AIM 1:
Answer these questions using the film list passage:
(a) What year is given for The Sixth Sense?
(b) How old was Haley Joel Osment, according to the film list passage?
(c) Which film is numbered 409?
AIM 2:
Continue the film list passage from where it stops, in the same style as the entry on The Sixth Sense.

PASSAGE PROVIDED:
###
410. THE SIXTH SENSE
(1999)
Dir - M. Knight Shyamalan
One of the biggest horror movies of the 1990s and a debut that offered up more promise than consistently good results from writer/director M. Knight Shyamalan, The Sixth Sense has gone down in the record books for having the twist ending to end all twist endings. Though much of the zeitgeist focus has always been on the "I see dead people" rug-pull, the film thankfully holds up for a number of other reasons. Shyamalan stages some spooky moments which have been endlessly copied still to this day, the three leads in Bruce Willis, Toni Collette, and an eleven year old Haley Joel Osment are excellent, and the story deals profoundly with universally traumatic elements such as loss, acceptance, and grief. User friendly, gimmicky, and overly sentimental to varying degrees maybe, but for a mainstream genre film, it is still expertly done.
409. YOU WON'T BE ALONE
(2022)
###
GIVEN DATA:

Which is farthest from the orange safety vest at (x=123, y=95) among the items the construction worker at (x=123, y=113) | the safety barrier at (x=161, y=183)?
###
ANSWER 1:
(a) 1999
(b) Eleven
(c) You Won't Be Alone

ANSWER 2:
Dir - Goran Stolevski
This folk horror arthouse debut from filmmaker Goran Stolevski channels the poetic shtick of Terrence Malick as a dark fairy tale that explores the nature of identity, gender, adversity, perseverance, and societal conformity. Set in 19th century Macedonia where a shape-shifting witch roams freely throughout the countryside, You Won't Be Alone has a palpable and grimy aesthetic that is rooted in hardship. This is not just because Anamaria Marinca's Old Maid Maria is terrifying in her cold indifference to a world that condemned her, but because that world is entrenched in its ways where women are meant to suffer at the hands of men who are expected to subjugate them. As our main protagonist wonders throughout her various male and female incarnations from a stilted upbringing, her innocence is heartbreaking yet also hauntingly rewarding after what she overcomes.
408. THE SENTINEL
(1977)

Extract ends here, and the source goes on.